Overnight markets will continue to monitor Brexit negotiations. The only release on tap will be the policy decision by the Bank of Thailand and they are expected to hold at 0.5% (2:05amET).


The US and Canada will update a series of macroeconomic readings tomorrow morning.

Canada releases October GDP and provides guidance for November GDP (8:30amET).
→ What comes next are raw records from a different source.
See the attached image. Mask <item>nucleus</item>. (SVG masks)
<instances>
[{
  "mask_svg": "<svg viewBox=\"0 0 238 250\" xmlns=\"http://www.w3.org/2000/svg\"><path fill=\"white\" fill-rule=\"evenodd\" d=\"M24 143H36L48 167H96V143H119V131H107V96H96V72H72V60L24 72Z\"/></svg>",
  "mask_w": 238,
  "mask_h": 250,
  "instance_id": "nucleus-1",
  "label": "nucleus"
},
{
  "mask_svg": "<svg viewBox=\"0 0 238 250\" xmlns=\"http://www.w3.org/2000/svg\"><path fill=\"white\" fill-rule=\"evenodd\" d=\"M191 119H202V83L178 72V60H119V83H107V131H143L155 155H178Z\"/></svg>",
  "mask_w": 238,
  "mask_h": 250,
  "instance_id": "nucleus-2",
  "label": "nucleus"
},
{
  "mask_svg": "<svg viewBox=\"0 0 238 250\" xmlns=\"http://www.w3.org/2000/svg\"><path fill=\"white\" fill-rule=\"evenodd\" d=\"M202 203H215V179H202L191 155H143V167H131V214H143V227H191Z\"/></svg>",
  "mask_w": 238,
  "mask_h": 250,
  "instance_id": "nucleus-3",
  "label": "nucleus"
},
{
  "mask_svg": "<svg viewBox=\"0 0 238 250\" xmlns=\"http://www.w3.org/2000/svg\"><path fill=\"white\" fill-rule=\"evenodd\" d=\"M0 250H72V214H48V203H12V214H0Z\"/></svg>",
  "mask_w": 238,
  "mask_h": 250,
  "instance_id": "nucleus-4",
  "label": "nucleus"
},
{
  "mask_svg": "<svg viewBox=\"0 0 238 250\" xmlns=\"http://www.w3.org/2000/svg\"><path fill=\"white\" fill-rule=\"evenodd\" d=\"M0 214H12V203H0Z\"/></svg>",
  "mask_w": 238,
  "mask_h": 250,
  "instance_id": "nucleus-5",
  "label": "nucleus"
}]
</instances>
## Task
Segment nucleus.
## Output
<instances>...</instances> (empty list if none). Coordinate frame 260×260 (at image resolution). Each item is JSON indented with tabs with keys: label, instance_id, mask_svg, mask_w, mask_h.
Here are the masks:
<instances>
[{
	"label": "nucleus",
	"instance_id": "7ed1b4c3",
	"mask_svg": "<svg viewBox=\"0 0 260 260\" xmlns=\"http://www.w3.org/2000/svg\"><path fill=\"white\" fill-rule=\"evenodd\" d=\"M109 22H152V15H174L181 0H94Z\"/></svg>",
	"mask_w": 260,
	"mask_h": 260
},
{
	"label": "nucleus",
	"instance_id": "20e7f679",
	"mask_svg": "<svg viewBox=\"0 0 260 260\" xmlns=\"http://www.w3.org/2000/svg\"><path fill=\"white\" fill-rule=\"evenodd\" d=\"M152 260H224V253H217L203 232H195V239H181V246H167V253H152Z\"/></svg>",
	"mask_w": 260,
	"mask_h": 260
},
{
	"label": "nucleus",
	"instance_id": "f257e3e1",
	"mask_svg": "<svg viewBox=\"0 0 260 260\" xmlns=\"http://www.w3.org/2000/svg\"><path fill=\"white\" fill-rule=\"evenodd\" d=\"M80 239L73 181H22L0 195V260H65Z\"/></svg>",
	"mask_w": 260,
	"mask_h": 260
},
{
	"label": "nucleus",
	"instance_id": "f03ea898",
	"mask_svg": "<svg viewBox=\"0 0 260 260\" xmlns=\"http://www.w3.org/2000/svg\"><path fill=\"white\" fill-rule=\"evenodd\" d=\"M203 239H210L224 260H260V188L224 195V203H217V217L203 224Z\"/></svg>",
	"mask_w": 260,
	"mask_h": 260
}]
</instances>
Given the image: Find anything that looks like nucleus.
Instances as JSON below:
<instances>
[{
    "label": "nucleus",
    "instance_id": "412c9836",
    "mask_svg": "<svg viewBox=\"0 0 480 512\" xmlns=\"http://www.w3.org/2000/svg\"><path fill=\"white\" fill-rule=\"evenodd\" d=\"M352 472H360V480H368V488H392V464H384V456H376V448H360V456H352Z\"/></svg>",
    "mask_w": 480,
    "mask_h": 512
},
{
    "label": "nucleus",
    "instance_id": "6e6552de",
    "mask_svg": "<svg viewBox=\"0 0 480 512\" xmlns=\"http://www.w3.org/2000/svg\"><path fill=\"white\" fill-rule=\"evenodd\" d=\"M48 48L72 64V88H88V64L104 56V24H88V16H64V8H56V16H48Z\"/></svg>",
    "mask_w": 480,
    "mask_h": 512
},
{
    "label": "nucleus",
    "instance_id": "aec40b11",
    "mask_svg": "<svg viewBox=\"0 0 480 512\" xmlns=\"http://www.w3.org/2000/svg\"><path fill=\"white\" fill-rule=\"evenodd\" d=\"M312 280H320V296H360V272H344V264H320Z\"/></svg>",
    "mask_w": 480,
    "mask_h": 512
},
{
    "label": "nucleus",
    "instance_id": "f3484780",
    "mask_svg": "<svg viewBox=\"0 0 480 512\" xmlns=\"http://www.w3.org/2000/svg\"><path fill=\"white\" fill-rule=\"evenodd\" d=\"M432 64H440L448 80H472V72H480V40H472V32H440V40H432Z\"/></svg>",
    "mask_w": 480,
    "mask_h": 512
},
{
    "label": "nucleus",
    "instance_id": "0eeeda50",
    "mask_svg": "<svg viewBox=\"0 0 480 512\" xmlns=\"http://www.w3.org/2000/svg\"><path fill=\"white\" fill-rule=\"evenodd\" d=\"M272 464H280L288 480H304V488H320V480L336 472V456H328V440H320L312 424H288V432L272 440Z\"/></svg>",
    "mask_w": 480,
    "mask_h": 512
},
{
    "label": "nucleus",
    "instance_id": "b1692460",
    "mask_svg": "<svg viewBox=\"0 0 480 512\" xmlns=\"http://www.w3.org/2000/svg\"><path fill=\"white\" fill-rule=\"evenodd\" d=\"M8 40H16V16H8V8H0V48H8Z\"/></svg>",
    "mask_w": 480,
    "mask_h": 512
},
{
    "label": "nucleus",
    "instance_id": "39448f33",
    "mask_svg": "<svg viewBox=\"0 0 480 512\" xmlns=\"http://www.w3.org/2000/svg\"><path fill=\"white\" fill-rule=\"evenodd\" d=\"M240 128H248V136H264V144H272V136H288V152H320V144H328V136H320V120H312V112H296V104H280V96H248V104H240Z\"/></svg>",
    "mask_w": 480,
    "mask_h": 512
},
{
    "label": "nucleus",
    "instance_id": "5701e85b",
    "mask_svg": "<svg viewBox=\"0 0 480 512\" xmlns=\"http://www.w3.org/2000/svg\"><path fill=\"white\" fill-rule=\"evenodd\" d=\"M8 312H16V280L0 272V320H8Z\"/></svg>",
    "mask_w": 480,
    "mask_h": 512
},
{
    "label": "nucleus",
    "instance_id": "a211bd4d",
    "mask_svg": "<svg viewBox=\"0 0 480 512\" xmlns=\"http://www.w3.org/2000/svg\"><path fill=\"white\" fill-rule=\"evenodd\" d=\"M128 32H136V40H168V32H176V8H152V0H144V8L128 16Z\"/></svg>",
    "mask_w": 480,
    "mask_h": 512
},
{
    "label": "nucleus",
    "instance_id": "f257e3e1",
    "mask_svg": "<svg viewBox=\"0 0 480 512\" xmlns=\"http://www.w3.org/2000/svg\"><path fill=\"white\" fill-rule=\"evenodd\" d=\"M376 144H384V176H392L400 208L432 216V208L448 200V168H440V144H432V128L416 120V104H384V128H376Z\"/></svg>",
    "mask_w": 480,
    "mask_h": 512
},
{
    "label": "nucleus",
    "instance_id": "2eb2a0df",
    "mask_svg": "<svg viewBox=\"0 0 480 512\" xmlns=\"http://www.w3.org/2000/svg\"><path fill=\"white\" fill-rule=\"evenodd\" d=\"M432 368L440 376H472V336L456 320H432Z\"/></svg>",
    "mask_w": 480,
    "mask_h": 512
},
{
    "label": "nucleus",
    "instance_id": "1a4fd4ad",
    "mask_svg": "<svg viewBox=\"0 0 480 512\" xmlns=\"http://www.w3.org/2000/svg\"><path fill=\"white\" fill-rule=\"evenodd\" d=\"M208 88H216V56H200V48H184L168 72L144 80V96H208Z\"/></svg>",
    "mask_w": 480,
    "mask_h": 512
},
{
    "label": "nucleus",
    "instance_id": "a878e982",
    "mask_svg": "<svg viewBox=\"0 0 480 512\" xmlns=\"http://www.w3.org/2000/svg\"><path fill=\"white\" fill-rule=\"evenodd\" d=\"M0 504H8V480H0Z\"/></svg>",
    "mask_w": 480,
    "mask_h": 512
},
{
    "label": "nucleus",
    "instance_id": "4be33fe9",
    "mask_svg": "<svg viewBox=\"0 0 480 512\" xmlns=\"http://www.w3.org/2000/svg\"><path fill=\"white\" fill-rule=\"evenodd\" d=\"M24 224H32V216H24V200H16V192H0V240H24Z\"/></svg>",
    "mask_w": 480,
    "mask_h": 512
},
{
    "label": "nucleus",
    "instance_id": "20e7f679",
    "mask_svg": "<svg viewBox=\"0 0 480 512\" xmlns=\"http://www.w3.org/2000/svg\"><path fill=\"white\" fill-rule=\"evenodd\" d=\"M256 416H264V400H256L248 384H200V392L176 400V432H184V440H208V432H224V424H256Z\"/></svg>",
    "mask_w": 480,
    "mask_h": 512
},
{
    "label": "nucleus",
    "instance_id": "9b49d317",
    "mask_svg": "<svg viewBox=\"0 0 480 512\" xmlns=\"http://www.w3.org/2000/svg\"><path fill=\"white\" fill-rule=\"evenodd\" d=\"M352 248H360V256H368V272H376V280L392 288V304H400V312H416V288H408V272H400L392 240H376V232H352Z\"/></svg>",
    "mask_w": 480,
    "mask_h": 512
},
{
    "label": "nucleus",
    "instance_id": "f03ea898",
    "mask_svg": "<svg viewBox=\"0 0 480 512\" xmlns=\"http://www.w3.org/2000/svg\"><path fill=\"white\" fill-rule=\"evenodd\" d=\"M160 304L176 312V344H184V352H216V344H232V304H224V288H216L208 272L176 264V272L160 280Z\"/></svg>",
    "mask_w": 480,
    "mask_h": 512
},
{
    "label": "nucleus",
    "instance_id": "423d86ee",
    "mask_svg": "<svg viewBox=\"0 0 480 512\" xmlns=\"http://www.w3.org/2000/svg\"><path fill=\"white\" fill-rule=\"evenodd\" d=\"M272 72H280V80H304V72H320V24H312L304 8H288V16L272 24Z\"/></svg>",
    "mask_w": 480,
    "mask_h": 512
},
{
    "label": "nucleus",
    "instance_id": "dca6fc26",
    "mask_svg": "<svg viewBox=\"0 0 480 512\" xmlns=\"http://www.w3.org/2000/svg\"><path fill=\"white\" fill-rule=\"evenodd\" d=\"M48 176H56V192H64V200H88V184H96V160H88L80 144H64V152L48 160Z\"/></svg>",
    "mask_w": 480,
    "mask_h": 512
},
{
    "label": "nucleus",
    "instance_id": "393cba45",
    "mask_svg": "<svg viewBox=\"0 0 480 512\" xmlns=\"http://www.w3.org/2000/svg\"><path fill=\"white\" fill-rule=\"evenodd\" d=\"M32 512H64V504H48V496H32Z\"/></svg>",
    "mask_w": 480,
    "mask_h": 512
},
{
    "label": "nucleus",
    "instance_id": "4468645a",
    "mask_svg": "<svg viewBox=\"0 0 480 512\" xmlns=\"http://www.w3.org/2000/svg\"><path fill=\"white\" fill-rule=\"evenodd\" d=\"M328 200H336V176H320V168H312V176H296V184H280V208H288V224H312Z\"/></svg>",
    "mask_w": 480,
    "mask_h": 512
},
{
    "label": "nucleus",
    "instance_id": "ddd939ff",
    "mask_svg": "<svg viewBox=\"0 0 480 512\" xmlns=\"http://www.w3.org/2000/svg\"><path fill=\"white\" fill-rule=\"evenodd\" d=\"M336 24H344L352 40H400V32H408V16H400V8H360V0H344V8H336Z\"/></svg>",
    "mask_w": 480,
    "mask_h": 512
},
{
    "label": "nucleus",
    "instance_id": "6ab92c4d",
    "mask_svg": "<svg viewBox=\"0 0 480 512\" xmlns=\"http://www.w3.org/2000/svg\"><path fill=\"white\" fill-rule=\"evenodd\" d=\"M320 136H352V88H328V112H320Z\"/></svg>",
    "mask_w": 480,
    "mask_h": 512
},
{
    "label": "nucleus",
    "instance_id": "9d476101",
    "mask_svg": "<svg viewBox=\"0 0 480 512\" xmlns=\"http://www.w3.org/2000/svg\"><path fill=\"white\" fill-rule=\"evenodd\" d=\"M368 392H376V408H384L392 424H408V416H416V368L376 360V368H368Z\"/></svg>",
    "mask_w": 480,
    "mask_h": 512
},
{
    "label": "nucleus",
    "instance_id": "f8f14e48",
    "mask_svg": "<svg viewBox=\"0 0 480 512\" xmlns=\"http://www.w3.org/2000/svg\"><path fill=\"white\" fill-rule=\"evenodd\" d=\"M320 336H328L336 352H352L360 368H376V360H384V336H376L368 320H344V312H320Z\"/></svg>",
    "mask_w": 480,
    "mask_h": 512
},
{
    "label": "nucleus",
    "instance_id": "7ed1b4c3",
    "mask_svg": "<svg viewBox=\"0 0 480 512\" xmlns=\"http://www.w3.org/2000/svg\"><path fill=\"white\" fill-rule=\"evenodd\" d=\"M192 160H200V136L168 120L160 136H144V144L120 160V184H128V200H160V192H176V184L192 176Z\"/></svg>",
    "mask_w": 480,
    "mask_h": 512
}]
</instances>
StatsCan previously guided that growth would be 0.2% m/m in October based upon preliminary estimates.

The bigger uncertainty surrounds the preliminary reading for November GDP. There are two forces at play in driving expectations for November. One is that November data has been pretty solid thus far. Hours worked were up by a robust 1.2% m/m for the reference week including the 15th of the month. Since GDP is hours worked times labour productivity the gain in hours worked is a good sign. True, the estimate is for the middle of the month before Toronto and some of its surrounding ‘burbs went into lock down the following week, but that might not get fully captured in the preliminary estimates as opposed to revisions. We also know that housing starts were up 14% m/m. Retail sales were “relatively unchanged” which seems to be StatsCan code language for a decent gain given the pattern of late. Wholesale trade was up by a strong 1% m/m but existing home sales slipped by 1.6% m/m.

 Secondly, we need to consider the lock down effect itself. It’s likely to be much smaller at least for November than when lock downs started in March. For one thing the whole country went into lock down around mid-March whereas the experiences this November were more uneven. For another, the most affected sectors—like accommodation and food services, or arts and entertainment—are only about 73% and 54% of what they were back in February and their weights in GDP are lower. On-line sales, curbside shopping, work from home and income supports should also make this experience less negative through the narrow lens of GDP growth.

A wave of US releases will get crammed into tomorrow morning again before the global calendar goes empty.

  • US durable goods orders during November are expected to rise by ½% m/m for headline and core orders ex-defence and aircraft (8:30amET). Core orders have risen for six straight months.
  • US weekly claims may further inform nonfarm payroll expectations for December as tomorrow’s figure pushes right through the reference period (8:30amET). The consensus guesstimate is for little change around 880k; three weeks prior to that the figure was down around 716k so markets will be sensitive to further deterioration.
  • US consumer spending & incomes during November are likely to post an income drop on continued roll-off of benefits and a spending decline given what we already know happened to retail sales (8:30amET).
  • US PCE inflation during November should be little changed both in terms of headline and core based in part on earlier CPI figures (8:30amET).
  • US new home sales during November are expected to be little changed, notwithstanding still elevated foot traffic through model homes as shown in chart 1 (10amET).